Saturday, July 18, 2009


So many people say they don't care for beets, but they really are a wonderful food, especially in the summer when they are fresh. One of my favorites, and an especially popular dish in the countryside of the Midwest, is the simple pickled beet with eggs.

Pickling beets is simple and adding peeled, hard-boiled eggs provides for a lovely summer salad. Let the beets and eggs soak together in the refrigerator for a least a week or two, before enjoying this tangy summer treat.


  1. I love pickled beets with eggs yet I rarely make it. Your picture makes it look very appetizing!

  2. Rarely a summer goes by that we don't have them at least a couple times. The recipe is simple. You can even use canned beets and get a good result.

    6 cups cooked beets (or 6 cans)
    3 cups sugar
    1 1/2 cups vinegar
    4 cinnamon sticks
    12 medium eggs, boiled, cooled and peeled

    If using fresh beets, remove stems and root and wash thoroughly. Place beets in a pan and cover with water. Add salt and boil until tender.

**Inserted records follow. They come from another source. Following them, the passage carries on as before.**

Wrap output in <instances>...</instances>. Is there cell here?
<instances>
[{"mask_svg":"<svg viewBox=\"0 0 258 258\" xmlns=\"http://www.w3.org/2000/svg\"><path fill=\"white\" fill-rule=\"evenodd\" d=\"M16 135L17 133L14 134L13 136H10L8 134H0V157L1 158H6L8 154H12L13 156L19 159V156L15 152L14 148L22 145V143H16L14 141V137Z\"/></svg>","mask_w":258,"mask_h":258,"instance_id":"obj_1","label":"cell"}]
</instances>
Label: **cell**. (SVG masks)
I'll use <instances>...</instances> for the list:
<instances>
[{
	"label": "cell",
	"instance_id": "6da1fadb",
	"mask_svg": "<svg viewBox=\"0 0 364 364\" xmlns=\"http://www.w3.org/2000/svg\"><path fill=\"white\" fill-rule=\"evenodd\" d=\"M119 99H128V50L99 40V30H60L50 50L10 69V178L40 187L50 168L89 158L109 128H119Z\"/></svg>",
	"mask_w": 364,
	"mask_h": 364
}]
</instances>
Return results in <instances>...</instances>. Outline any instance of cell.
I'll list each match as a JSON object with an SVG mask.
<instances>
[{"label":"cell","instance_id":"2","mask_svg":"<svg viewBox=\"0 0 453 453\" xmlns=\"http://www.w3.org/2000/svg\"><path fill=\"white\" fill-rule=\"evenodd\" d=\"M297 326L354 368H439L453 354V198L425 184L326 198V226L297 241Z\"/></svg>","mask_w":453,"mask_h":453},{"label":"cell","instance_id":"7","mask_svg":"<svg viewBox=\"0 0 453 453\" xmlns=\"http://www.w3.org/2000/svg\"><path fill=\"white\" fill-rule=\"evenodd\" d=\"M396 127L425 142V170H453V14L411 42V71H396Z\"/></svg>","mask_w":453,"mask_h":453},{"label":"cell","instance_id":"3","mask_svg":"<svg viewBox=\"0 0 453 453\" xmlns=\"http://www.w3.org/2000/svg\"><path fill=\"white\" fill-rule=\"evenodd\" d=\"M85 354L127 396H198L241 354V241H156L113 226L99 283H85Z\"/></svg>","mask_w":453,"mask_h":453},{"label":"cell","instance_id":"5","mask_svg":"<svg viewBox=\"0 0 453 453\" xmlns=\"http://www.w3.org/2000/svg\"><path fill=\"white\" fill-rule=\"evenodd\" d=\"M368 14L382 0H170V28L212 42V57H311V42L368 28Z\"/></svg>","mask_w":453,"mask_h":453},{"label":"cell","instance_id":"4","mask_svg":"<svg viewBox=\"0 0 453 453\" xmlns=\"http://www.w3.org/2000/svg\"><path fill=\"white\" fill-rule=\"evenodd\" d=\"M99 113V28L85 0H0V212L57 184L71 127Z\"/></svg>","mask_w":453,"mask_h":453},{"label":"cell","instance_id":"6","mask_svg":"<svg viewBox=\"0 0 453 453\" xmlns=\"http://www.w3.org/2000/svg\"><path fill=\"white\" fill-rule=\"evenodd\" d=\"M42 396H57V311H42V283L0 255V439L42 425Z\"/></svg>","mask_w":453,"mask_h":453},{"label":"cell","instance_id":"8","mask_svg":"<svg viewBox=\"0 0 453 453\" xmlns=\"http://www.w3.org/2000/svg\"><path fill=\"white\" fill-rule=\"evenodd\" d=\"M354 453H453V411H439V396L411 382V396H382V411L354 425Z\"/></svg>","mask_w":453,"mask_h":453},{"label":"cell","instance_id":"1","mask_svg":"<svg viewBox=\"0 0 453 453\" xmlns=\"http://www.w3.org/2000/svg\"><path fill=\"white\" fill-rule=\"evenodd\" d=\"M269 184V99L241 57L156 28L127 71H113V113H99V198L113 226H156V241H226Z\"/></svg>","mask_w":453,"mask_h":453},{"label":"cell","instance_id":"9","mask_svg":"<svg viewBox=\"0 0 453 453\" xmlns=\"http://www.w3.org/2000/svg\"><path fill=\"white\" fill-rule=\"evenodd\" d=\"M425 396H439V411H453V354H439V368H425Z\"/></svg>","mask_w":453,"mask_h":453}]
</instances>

    Drain beets, reserving liquid in a saucepan. Or put liquid from canned beets in a saucepan. Add sugar, vinegar and cinnamon sticks to reserved liquid. Heat to boiling. Peel eggs and place in bottom of an airtight container and top with sliced beets (or whole if they are small). Pour hot liquid over beets and eggs; cool. Cover and refrigerate at least 48 hours before serving.